I think we each have heroes that we first met as children that spread out their protective wings and enfolded us and warded off the sharpest jabs. We all needed an aegis then, and though the many intervening years dull out what was so immediate then (when we didn’t know anything but felt every…last…thing), Bruce was my esthetic shield. I marvel at the young man who wrote about that ride to the sea to wash the sins away and think that he unlocked the door to redemption and to true Beauty. And as a writer, I will spend my whole career trying to put on paper something so gorgeously true as those lines.

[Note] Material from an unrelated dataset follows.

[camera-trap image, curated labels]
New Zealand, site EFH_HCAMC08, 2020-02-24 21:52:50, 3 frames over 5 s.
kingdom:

My favorite Springsteen moment was seeing him in concert with my wife and kids, 20 years ago. I think it was The Rising tour in Oakland. My youngest daughter, Sara, was the biggest Bruce fan of the bunch and Thunder Road was her favorite song. We were well past Born to Run, and I told her that he was unlikely to play that song so many albums later. It was late in the show, and some of my kids were asleep. I was gearing myself up for the encores when the first plaintive harmonica notes blew out over the arena. Sara jumped out of her seat like she was on a spring, and looked at me with the purest expression of happiness I’ve ever seen, and we sang our lungs out.

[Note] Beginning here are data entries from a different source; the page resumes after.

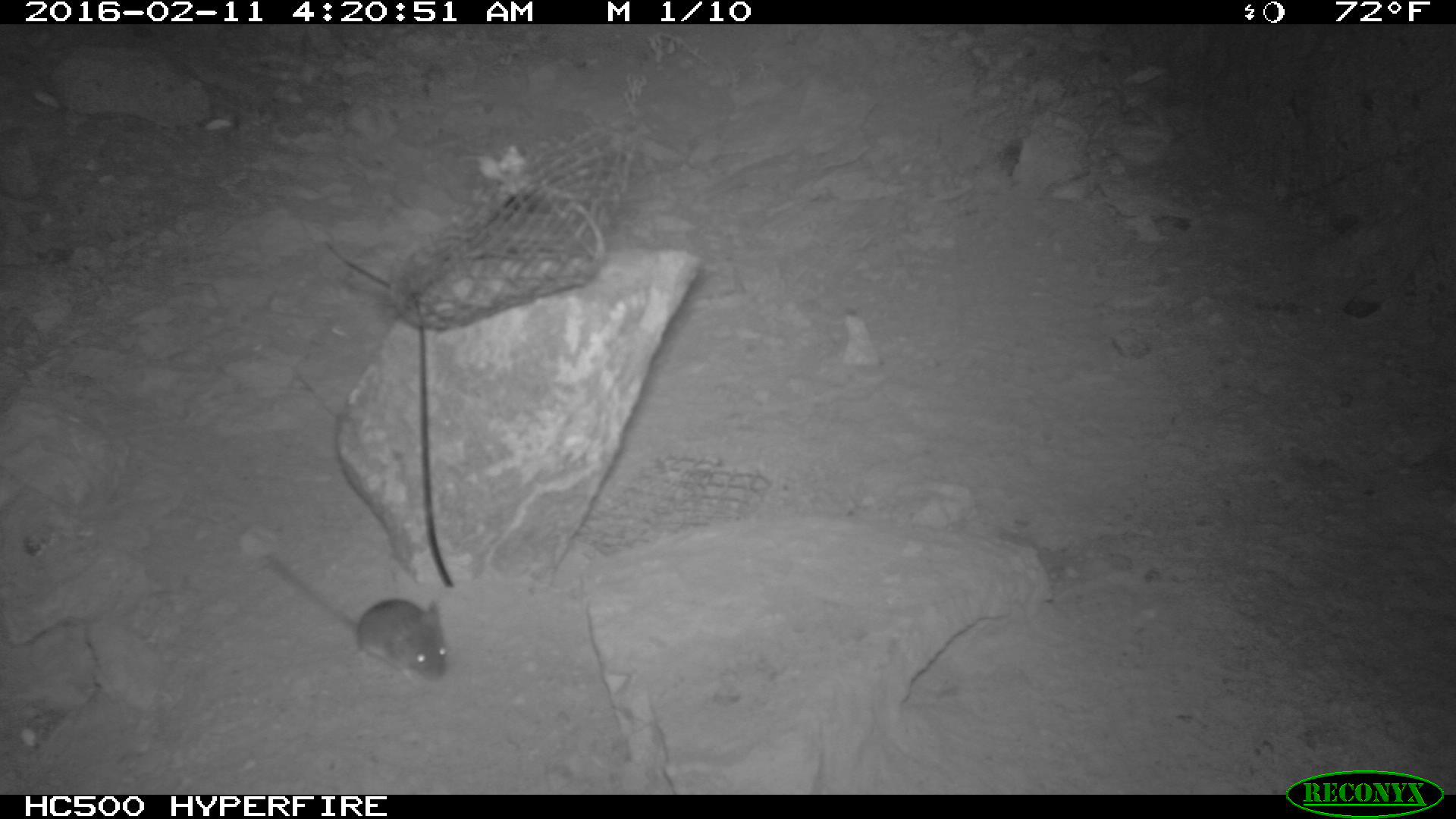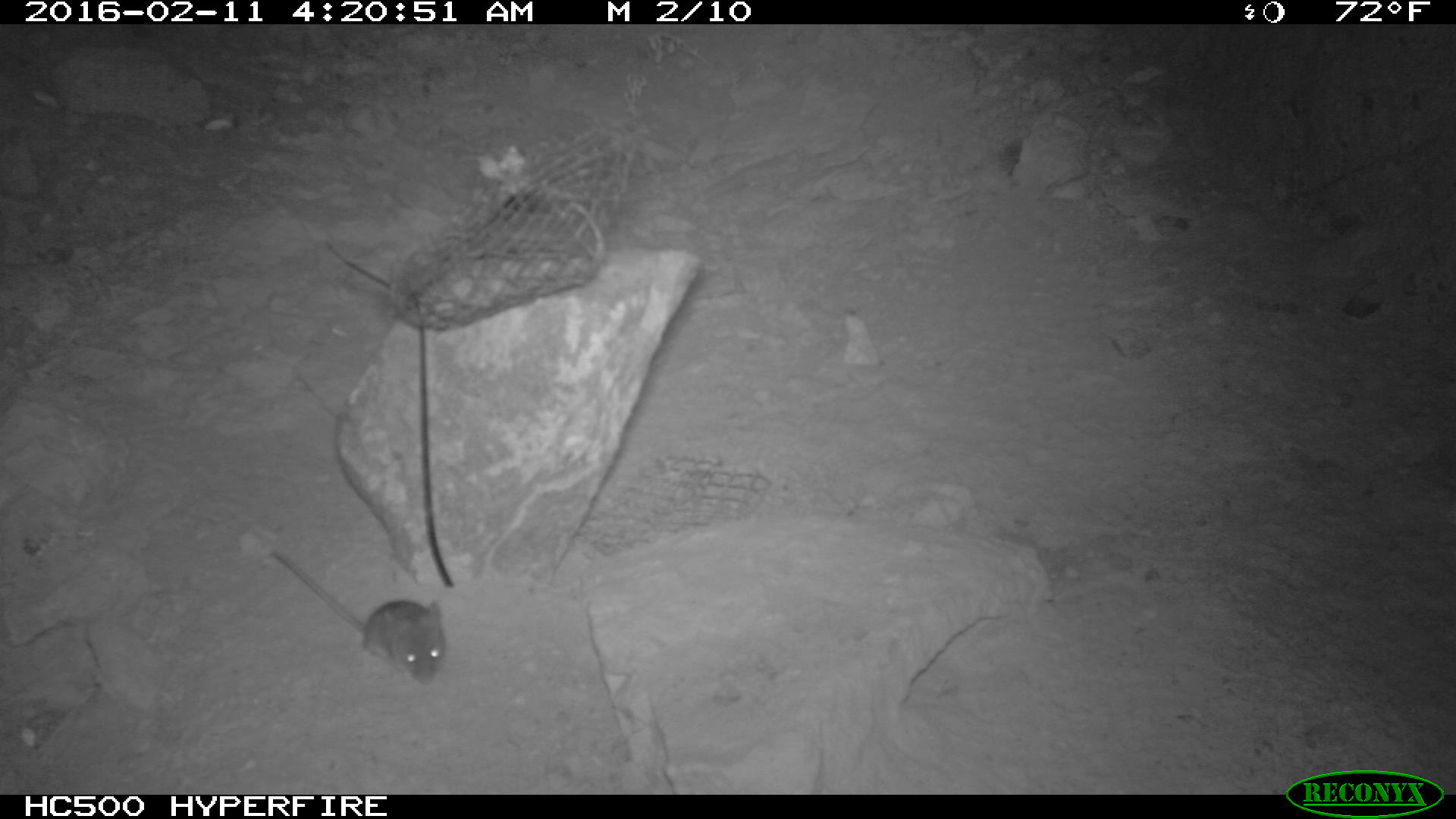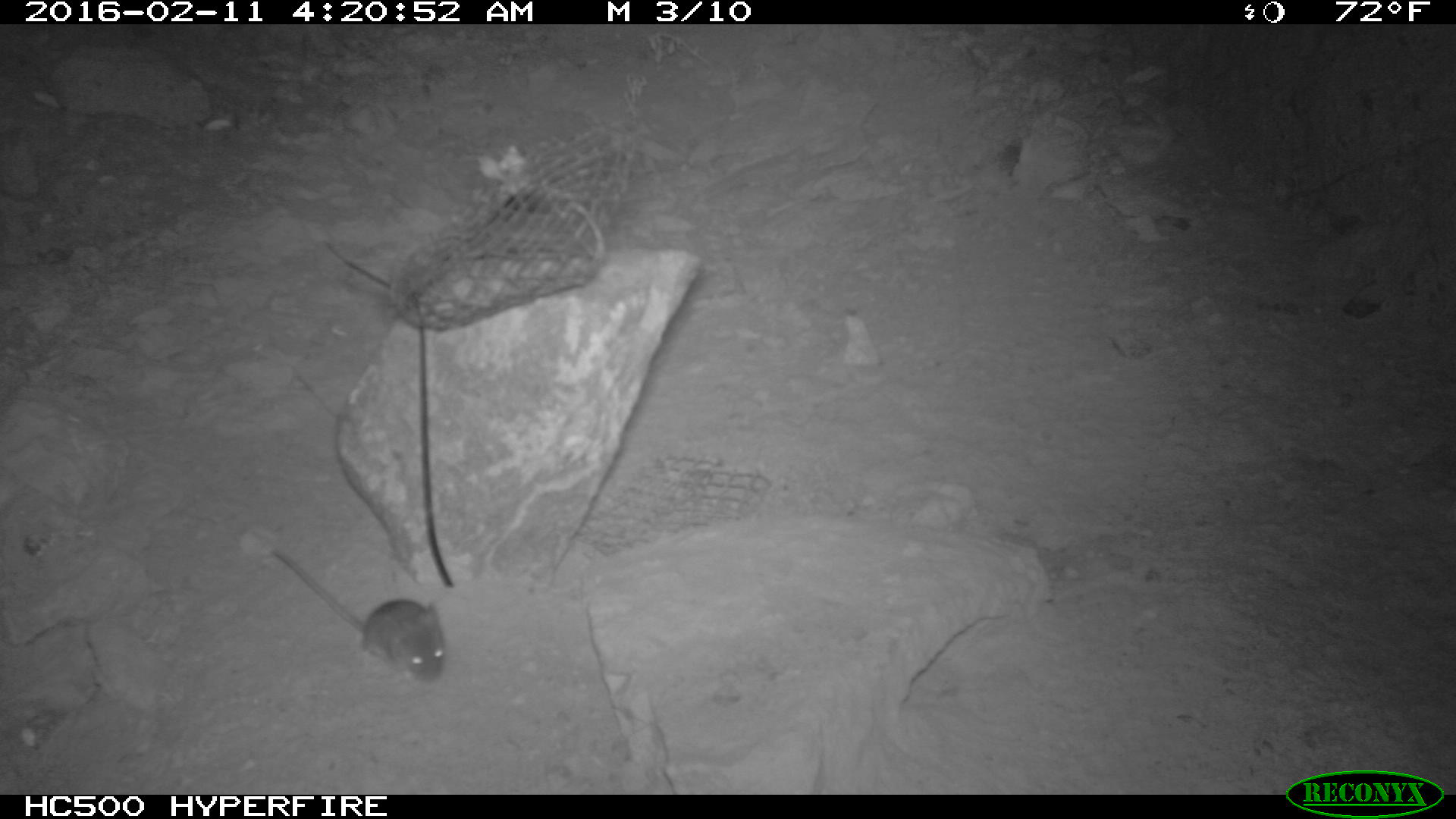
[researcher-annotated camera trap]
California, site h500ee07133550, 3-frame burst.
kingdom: Animalia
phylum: Chordata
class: Mammalia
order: Rodentia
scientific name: Rodentia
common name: rodent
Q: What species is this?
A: Rodent (Rodentia).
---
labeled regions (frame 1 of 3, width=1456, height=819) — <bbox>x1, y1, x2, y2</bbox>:
rodent: <bbox>264, 557, 448, 687</bbox>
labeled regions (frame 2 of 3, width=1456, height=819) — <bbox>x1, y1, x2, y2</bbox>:
rodent: <bbox>269, 547, 445, 681</bbox>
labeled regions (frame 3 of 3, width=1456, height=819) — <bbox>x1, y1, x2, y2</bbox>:
rodent: <bbox>269, 550, 445, 682</bbox>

Every artist, no matter how iconic, exists most purely and powerfully in her own time. Shakespeare’s time is still aborning, most singers and writers never get a time. Springsteen’s era lasted far longer than most, but the inevitable slide advances as surely as do the years.
When the Columbia Records executive, John Hammond signed Springsteen, he said he had talent that would last a generation. As good as Hammond was, he woefully underestimated Springsteen’s musical gravity, as evidenced by mine and my kids’ love of the Boss.
Looking back on my life, all of the most important moments had lyrics to illuminate meaning and take away some of the hurt. The ordinary ones, too, float by on a river, supported by a raft of pulse-pounding, jump-out-of-your-seat jubilance. At times it has been Dickinson and Cather; Faulkner and Miles Davis - each providing musical succor for an episode of a life’s season. These greats artists, and more, have contributed to the soundtrack, but only Bruce Springsteen has scored an entire life.